#### Provided entries

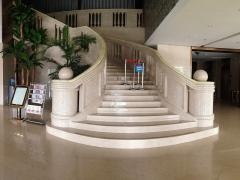 beige marble staircases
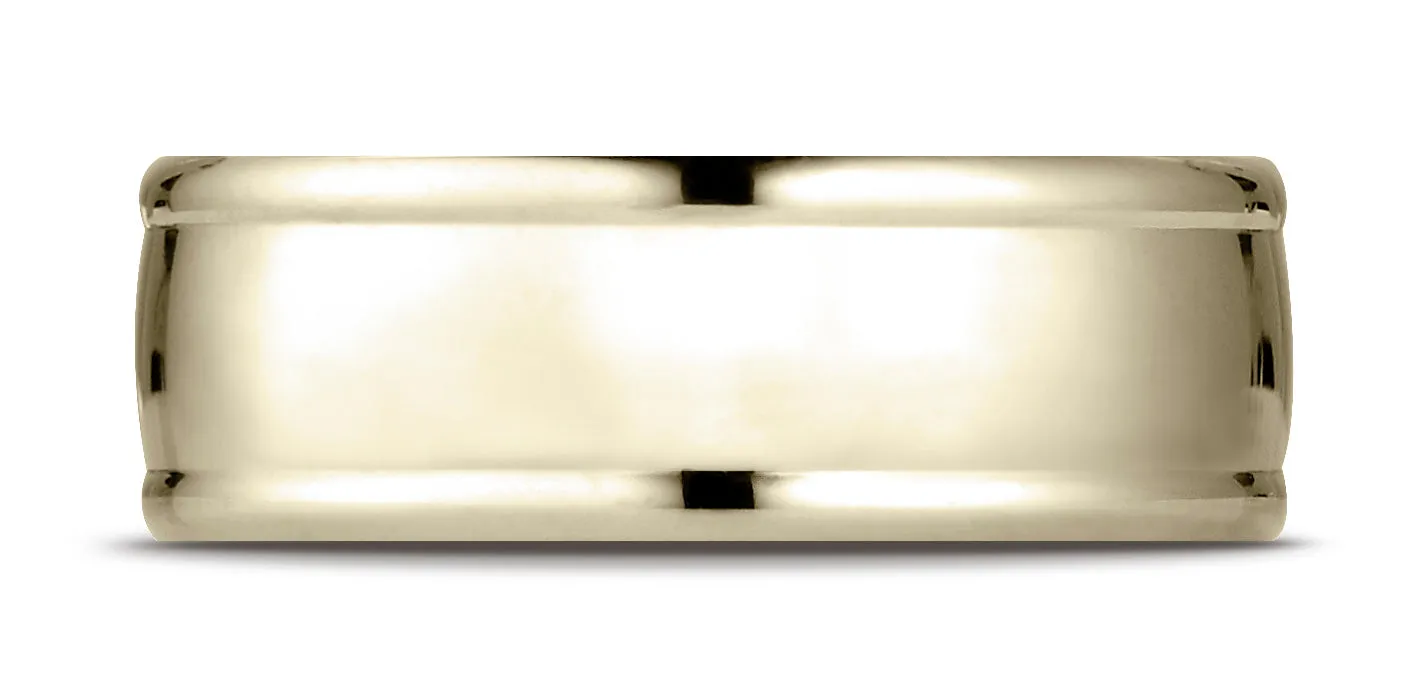 Benchmark 14K Yellow Gold 8mm Comfort-Fit High Polish Finish Round Edge Design Wedding Band Ring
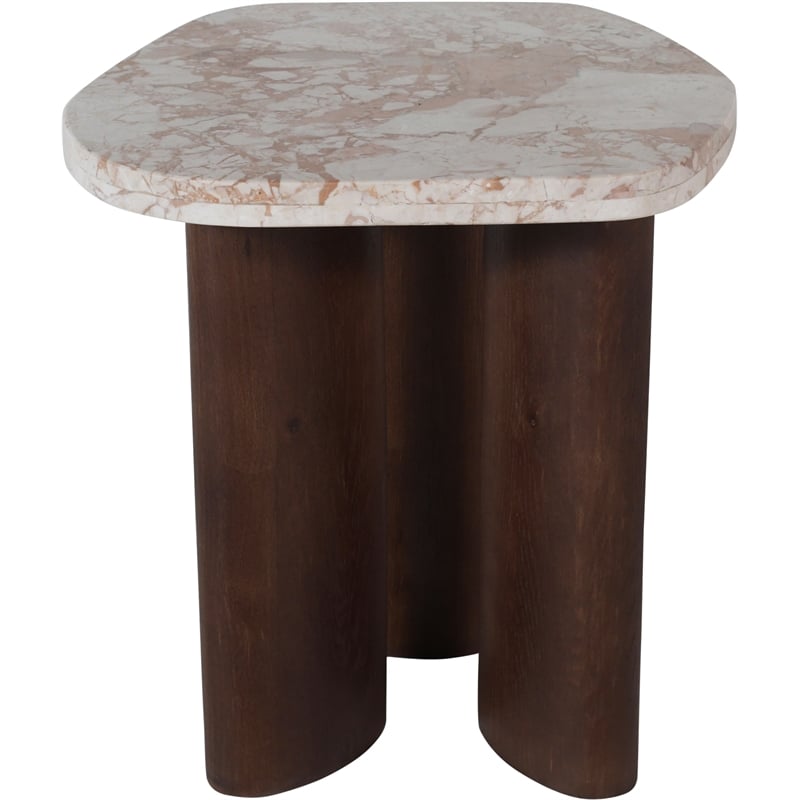 Meridian Furniture Puglia Cream Marble Top And Oak Wood Base End Table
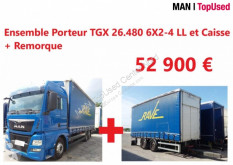 Camion MAN TGX Ensemble Porteur 26.480 6X2-4 LL+ Remorque plateau ridelles occasion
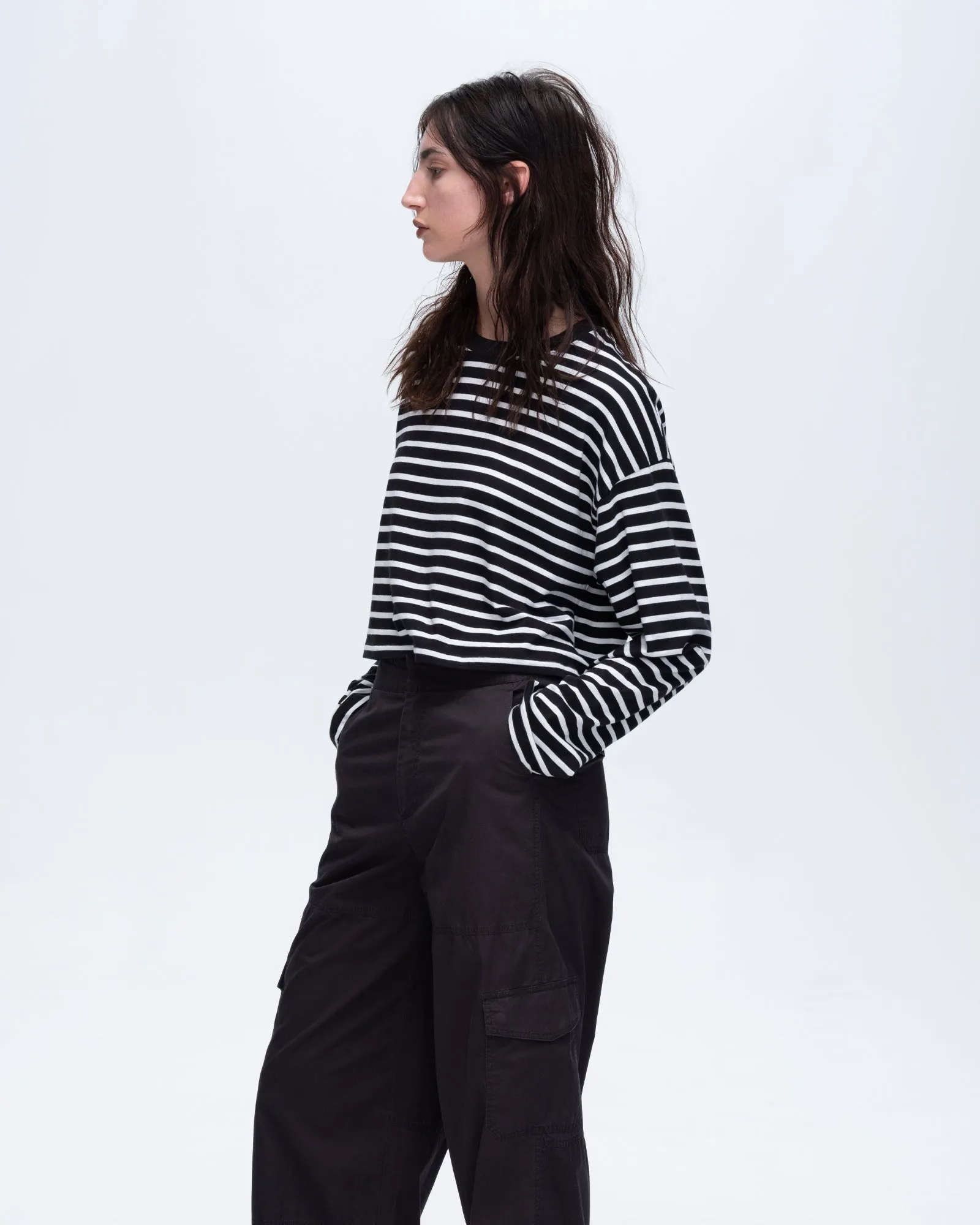 Stripe Classic Jersey Long Sleeve Crew Neck Boxy Tee - Black-White creative cut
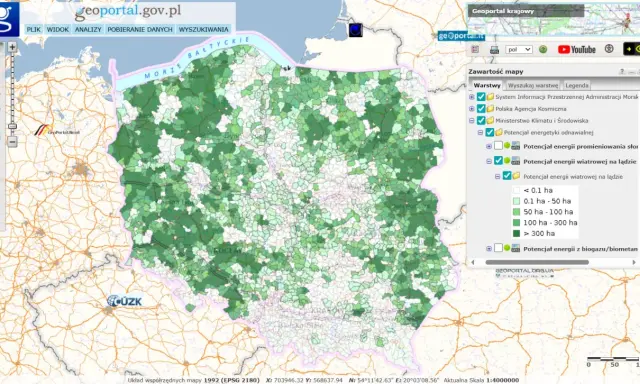Mapa potencjału energii wiatrowej na lądzie w Polsce. Kiedy ustawa oze wejdzie w życie, takie dane będą kluczowe.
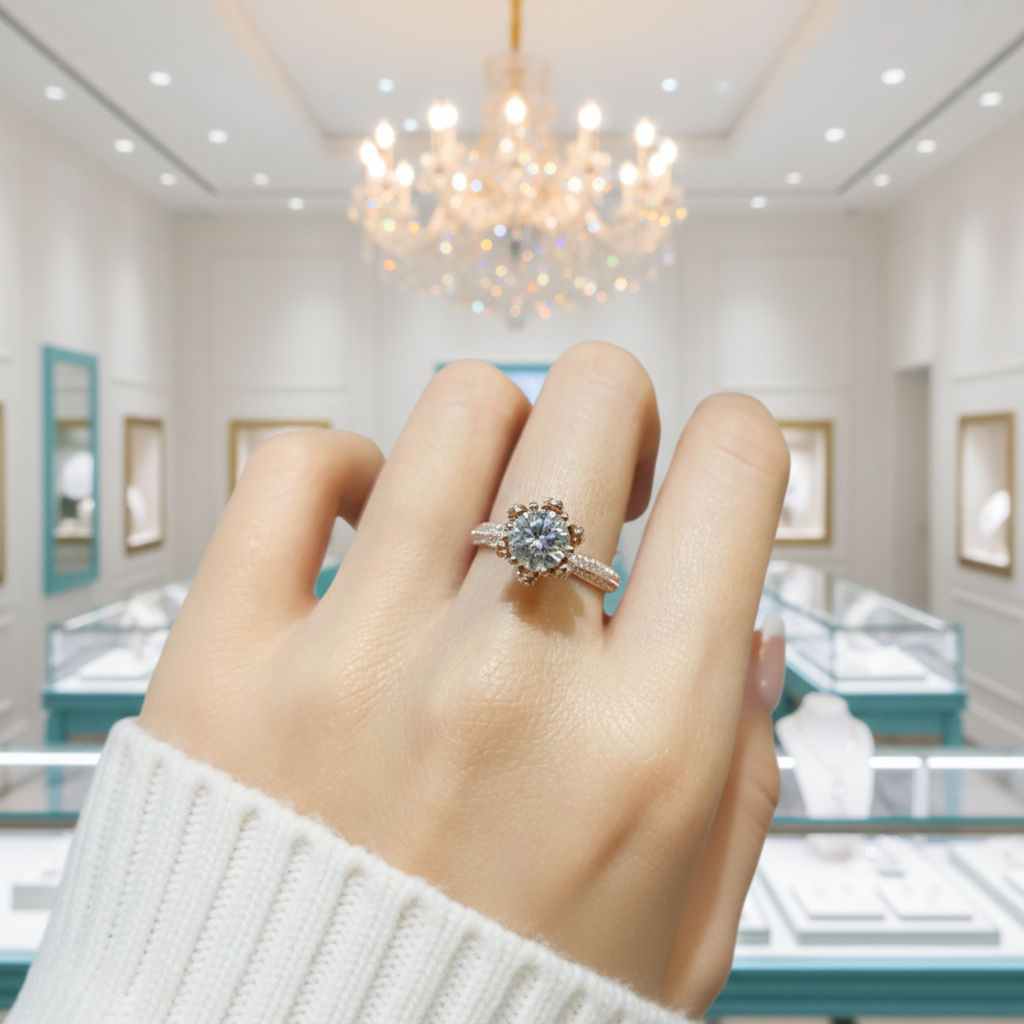 18K Rose Gold Round Cut Diamond Engagement Ring-Evani Jewelry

#### To-do item
Arrange all of the records above as a numbered list, leaving out the pictures and omitting any blank lines.

#### Answer section
1.  beige marble staircases
2.  Benchmark 14K Yellow Gold 8mm Comfort-Fit High Polish Finish Round Edge Design Wedding Band Ring
3.  Meridian Furniture Puglia Cream Marble Top And Oak Wood Base End Table
4.  Camion MAN TGX Ensemble Porteur 26.480 6X2-4 LL+ Remorque plateau ridelles occasion
5.  Stripe Classic Jersey Long Sleeve Crew Neck Boxy Tee - Black-White creative cut
6. Mapa potencjału energii wiatrowej na lądzie w Polsce. Kiedy ustawa oze wejdzie w życie, takie dane będą kluczowe.
7.  18K Rose Gold Round Cut Diamond Engagement Ring-Evani Jewelry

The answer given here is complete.